Inwood resident Patty Vacchio is worried about the property value of her Bayswater Boulevard home as well as for her neighbors who live right next to Jamaica Bay. “I have heard concerns from people in the neighborhood,” she said. “The general concern is that homeowners are left with no choice but to repair their homes to make them livable. While some may not have had flood insurance or enough coverage for the damage sustained, they may do necessary repairs and plan to sell so a serious concern for home values is evident.”

Teri Schure, a North Woodmere resident, was vexed about property values decreasing long before Hurricane Sandy hit. “In years past North Woodmere has had a lot of flooding issues but the situation was always kept pretty quiet,” she said. “After Irene, it was like a war zone around here but there was absolutely no coverage of it in the local news. Many of the streets during Irene were flooded and water was raging down some of the streets like during Sandy but everyone kept pretty quiet about it for fear of diminishing the value of their homes.”
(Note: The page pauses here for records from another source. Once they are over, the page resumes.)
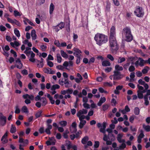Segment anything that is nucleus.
<instances>
[{
    "instance_id": "nucleus-21",
    "label": "nucleus",
    "mask_w": 150,
    "mask_h": 150,
    "mask_svg": "<svg viewBox=\"0 0 150 150\" xmlns=\"http://www.w3.org/2000/svg\"><path fill=\"white\" fill-rule=\"evenodd\" d=\"M106 100V99L105 97H101L97 105L98 106H100L102 104L105 103Z\"/></svg>"
},
{
    "instance_id": "nucleus-58",
    "label": "nucleus",
    "mask_w": 150,
    "mask_h": 150,
    "mask_svg": "<svg viewBox=\"0 0 150 150\" xmlns=\"http://www.w3.org/2000/svg\"><path fill=\"white\" fill-rule=\"evenodd\" d=\"M83 107L86 109H89L90 108L89 105L87 103H83Z\"/></svg>"
},
{
    "instance_id": "nucleus-11",
    "label": "nucleus",
    "mask_w": 150,
    "mask_h": 150,
    "mask_svg": "<svg viewBox=\"0 0 150 150\" xmlns=\"http://www.w3.org/2000/svg\"><path fill=\"white\" fill-rule=\"evenodd\" d=\"M6 117L4 116L2 113H0V125L4 126L6 125Z\"/></svg>"
},
{
    "instance_id": "nucleus-38",
    "label": "nucleus",
    "mask_w": 150,
    "mask_h": 150,
    "mask_svg": "<svg viewBox=\"0 0 150 150\" xmlns=\"http://www.w3.org/2000/svg\"><path fill=\"white\" fill-rule=\"evenodd\" d=\"M88 140V137L87 136L84 137L82 140L81 142L83 144H86Z\"/></svg>"
},
{
    "instance_id": "nucleus-55",
    "label": "nucleus",
    "mask_w": 150,
    "mask_h": 150,
    "mask_svg": "<svg viewBox=\"0 0 150 150\" xmlns=\"http://www.w3.org/2000/svg\"><path fill=\"white\" fill-rule=\"evenodd\" d=\"M70 131L71 133H75L77 131L76 128L70 127Z\"/></svg>"
},
{
    "instance_id": "nucleus-64",
    "label": "nucleus",
    "mask_w": 150,
    "mask_h": 150,
    "mask_svg": "<svg viewBox=\"0 0 150 150\" xmlns=\"http://www.w3.org/2000/svg\"><path fill=\"white\" fill-rule=\"evenodd\" d=\"M105 86H111L112 85V84L111 82H106L104 83Z\"/></svg>"
},
{
    "instance_id": "nucleus-34",
    "label": "nucleus",
    "mask_w": 150,
    "mask_h": 150,
    "mask_svg": "<svg viewBox=\"0 0 150 150\" xmlns=\"http://www.w3.org/2000/svg\"><path fill=\"white\" fill-rule=\"evenodd\" d=\"M60 86L58 84H54L52 85L51 87V90H55L56 89L59 88Z\"/></svg>"
},
{
    "instance_id": "nucleus-26",
    "label": "nucleus",
    "mask_w": 150,
    "mask_h": 150,
    "mask_svg": "<svg viewBox=\"0 0 150 150\" xmlns=\"http://www.w3.org/2000/svg\"><path fill=\"white\" fill-rule=\"evenodd\" d=\"M46 96L49 99L51 103L52 104H54L55 103V101L53 99V97L49 93H47Z\"/></svg>"
},
{
    "instance_id": "nucleus-22",
    "label": "nucleus",
    "mask_w": 150,
    "mask_h": 150,
    "mask_svg": "<svg viewBox=\"0 0 150 150\" xmlns=\"http://www.w3.org/2000/svg\"><path fill=\"white\" fill-rule=\"evenodd\" d=\"M31 35L33 40H35L37 38V35L35 30H33L31 31Z\"/></svg>"
},
{
    "instance_id": "nucleus-7",
    "label": "nucleus",
    "mask_w": 150,
    "mask_h": 150,
    "mask_svg": "<svg viewBox=\"0 0 150 150\" xmlns=\"http://www.w3.org/2000/svg\"><path fill=\"white\" fill-rule=\"evenodd\" d=\"M40 102H37L35 105L38 108H39L41 107V106H44L47 104V100L45 97H42L40 100Z\"/></svg>"
},
{
    "instance_id": "nucleus-49",
    "label": "nucleus",
    "mask_w": 150,
    "mask_h": 150,
    "mask_svg": "<svg viewBox=\"0 0 150 150\" xmlns=\"http://www.w3.org/2000/svg\"><path fill=\"white\" fill-rule=\"evenodd\" d=\"M135 68L134 66L133 65L130 66L129 68V71L130 72H133L134 71Z\"/></svg>"
},
{
    "instance_id": "nucleus-10",
    "label": "nucleus",
    "mask_w": 150,
    "mask_h": 150,
    "mask_svg": "<svg viewBox=\"0 0 150 150\" xmlns=\"http://www.w3.org/2000/svg\"><path fill=\"white\" fill-rule=\"evenodd\" d=\"M134 59L133 58L129 57V58L127 60V63L125 64L123 66V68L125 69H127L130 66V64H133L134 62L133 60Z\"/></svg>"
},
{
    "instance_id": "nucleus-19",
    "label": "nucleus",
    "mask_w": 150,
    "mask_h": 150,
    "mask_svg": "<svg viewBox=\"0 0 150 150\" xmlns=\"http://www.w3.org/2000/svg\"><path fill=\"white\" fill-rule=\"evenodd\" d=\"M30 55V56L29 59V61L32 62H35V59L34 58L35 56V53L33 51H31Z\"/></svg>"
},
{
    "instance_id": "nucleus-47",
    "label": "nucleus",
    "mask_w": 150,
    "mask_h": 150,
    "mask_svg": "<svg viewBox=\"0 0 150 150\" xmlns=\"http://www.w3.org/2000/svg\"><path fill=\"white\" fill-rule=\"evenodd\" d=\"M59 29H62L64 27V23L63 22H61L58 25Z\"/></svg>"
},
{
    "instance_id": "nucleus-25",
    "label": "nucleus",
    "mask_w": 150,
    "mask_h": 150,
    "mask_svg": "<svg viewBox=\"0 0 150 150\" xmlns=\"http://www.w3.org/2000/svg\"><path fill=\"white\" fill-rule=\"evenodd\" d=\"M23 97L24 99H27V98H29L31 100L33 99L34 98V96L33 95H29L28 94L24 95L23 96Z\"/></svg>"
},
{
    "instance_id": "nucleus-62",
    "label": "nucleus",
    "mask_w": 150,
    "mask_h": 150,
    "mask_svg": "<svg viewBox=\"0 0 150 150\" xmlns=\"http://www.w3.org/2000/svg\"><path fill=\"white\" fill-rule=\"evenodd\" d=\"M37 62L39 63V64H38V66L39 67H43V62H40V61L38 60H37Z\"/></svg>"
},
{
    "instance_id": "nucleus-37",
    "label": "nucleus",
Flooding in North Woodmere before the hurricanes, according to Schure, was mainly in homes, not streets. “Our problems have always been that water seeps into our homes from the ground up, which by the way, is not considered a flood and not covered by flood insurance,” she said. “Irene was the first time any of us had ever seen water flowing down the streets and we were shocked; we never saw any water above the ground before.”